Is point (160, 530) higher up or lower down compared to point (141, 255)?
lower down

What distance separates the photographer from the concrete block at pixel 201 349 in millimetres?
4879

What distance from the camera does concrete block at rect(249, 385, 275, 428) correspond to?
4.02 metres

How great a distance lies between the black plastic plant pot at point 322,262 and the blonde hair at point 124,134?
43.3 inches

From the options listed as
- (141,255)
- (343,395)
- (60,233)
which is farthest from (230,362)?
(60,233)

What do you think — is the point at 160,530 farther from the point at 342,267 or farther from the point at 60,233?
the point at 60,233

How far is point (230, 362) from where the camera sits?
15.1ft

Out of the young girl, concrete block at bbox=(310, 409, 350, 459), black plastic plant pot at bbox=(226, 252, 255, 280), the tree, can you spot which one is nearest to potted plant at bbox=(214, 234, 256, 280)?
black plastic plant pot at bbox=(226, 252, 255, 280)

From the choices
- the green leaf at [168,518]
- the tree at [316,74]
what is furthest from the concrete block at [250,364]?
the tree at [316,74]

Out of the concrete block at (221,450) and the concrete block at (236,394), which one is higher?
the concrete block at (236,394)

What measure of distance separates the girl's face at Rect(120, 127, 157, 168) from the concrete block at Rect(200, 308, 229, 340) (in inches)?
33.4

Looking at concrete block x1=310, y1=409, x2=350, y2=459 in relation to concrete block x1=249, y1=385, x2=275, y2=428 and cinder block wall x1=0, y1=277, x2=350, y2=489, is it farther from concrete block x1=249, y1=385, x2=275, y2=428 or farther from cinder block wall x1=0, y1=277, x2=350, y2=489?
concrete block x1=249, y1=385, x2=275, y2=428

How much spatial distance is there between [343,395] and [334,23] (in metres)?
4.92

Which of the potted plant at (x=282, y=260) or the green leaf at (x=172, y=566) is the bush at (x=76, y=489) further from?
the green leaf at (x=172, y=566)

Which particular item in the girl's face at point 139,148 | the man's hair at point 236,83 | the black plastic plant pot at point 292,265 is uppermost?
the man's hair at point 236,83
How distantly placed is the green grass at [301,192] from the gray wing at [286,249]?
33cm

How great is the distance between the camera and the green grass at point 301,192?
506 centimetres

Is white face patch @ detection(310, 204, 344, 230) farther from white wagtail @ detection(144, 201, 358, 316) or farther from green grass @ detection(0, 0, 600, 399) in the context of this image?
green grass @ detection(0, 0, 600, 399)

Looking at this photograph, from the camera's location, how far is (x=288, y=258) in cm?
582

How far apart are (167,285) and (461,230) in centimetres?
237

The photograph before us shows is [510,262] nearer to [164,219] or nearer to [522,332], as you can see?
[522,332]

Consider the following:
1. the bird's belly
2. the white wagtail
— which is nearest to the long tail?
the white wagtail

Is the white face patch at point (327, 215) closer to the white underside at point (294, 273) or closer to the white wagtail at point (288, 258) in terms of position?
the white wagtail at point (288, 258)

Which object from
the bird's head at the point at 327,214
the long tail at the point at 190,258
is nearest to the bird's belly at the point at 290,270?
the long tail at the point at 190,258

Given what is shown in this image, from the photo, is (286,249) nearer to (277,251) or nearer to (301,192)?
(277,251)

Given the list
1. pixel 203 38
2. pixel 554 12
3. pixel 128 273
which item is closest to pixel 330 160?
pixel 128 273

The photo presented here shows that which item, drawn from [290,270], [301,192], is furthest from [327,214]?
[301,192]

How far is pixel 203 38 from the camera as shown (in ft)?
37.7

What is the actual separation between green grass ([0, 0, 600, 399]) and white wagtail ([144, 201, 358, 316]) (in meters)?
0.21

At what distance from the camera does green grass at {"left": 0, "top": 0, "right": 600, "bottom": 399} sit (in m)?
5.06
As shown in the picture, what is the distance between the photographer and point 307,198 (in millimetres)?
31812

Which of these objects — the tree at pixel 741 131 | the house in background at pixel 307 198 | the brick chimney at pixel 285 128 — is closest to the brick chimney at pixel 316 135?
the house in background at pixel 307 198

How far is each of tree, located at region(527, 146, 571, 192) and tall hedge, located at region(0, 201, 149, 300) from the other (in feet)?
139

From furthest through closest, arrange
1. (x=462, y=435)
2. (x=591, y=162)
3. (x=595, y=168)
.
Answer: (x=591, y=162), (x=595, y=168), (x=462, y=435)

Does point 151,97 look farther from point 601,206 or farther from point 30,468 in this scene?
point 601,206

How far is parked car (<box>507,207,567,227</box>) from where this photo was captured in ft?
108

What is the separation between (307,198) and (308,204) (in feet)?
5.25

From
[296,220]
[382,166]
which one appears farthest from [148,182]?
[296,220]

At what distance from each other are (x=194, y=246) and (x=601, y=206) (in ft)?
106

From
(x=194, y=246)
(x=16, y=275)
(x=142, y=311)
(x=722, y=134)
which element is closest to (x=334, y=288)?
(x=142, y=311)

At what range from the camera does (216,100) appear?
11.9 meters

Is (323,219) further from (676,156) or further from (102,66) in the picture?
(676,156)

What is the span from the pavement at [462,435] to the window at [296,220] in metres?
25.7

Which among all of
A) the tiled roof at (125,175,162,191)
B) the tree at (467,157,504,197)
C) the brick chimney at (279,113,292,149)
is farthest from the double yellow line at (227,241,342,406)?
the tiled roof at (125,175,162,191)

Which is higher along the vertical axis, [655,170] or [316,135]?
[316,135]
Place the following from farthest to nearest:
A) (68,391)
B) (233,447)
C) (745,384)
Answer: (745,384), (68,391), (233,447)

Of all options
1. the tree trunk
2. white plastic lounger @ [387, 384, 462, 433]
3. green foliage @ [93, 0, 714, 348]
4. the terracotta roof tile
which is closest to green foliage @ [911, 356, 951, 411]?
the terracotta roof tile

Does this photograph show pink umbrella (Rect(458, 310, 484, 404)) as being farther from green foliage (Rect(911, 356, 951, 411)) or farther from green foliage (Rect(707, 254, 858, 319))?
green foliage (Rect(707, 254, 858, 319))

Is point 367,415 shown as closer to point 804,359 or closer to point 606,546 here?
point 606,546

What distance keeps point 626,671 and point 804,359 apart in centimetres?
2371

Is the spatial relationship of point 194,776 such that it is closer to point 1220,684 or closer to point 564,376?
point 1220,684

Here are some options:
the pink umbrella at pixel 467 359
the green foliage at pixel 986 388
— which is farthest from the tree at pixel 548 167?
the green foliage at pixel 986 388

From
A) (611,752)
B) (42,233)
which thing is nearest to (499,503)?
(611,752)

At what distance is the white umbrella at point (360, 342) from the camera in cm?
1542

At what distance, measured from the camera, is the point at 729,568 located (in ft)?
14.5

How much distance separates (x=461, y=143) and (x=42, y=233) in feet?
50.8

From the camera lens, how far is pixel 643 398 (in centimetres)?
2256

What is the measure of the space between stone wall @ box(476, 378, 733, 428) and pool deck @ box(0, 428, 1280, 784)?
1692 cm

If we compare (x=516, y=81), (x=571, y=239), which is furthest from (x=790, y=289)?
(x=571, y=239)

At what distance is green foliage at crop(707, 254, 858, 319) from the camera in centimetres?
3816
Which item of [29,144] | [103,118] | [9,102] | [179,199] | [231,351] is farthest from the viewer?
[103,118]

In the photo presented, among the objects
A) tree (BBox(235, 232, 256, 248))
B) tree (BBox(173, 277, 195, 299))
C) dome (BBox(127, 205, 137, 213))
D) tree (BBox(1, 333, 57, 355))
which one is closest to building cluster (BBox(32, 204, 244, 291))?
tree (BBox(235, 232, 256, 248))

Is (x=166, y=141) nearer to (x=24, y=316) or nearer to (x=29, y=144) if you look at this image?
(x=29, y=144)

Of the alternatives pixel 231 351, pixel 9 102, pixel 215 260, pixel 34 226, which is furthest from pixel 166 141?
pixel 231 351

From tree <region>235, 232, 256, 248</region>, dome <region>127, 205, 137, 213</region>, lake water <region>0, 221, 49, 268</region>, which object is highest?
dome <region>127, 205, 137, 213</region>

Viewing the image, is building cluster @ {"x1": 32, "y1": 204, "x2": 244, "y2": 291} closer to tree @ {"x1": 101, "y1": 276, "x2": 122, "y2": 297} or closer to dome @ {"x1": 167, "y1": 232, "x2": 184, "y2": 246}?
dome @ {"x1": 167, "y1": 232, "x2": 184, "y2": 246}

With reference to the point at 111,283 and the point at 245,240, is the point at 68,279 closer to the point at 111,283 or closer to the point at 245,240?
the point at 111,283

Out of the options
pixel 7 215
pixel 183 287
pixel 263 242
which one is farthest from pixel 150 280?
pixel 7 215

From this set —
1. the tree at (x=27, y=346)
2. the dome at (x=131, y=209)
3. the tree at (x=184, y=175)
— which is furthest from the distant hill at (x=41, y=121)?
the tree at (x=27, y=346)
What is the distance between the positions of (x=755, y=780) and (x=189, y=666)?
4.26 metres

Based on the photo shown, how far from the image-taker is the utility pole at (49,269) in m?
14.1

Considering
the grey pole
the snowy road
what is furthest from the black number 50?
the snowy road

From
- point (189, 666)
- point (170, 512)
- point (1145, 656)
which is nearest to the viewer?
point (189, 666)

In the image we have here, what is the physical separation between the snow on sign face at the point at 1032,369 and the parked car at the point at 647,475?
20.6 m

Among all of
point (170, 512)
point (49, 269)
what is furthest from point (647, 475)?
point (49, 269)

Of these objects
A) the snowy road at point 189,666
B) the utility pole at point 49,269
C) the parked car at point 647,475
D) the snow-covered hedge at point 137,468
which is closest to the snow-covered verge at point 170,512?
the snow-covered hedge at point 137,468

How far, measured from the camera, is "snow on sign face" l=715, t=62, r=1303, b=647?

━━━━━━

■ Task to complete ■
Convert the items from the line containing "Which particular item" through the line containing "506 centimetres", inclusive, into a two-column CSV with the headers item and answer. Give one row per item, with each field enclosed in quotation marks and any line breaks replaced by spaces.

■ Written solution ■
item,answer
"Which particular item in the girl's face at point 139,148 | the man's hair at point 236,83 | the black plastic plant pot at point 292,265 is uppermost?","the man's hair at point 236,83"
"How distantly placed is the green grass at [301,192] from the gray wing at [286,249]?","33cm"
"How great is the distance between the camera and the green grass at point 301,192?","506 centimetres"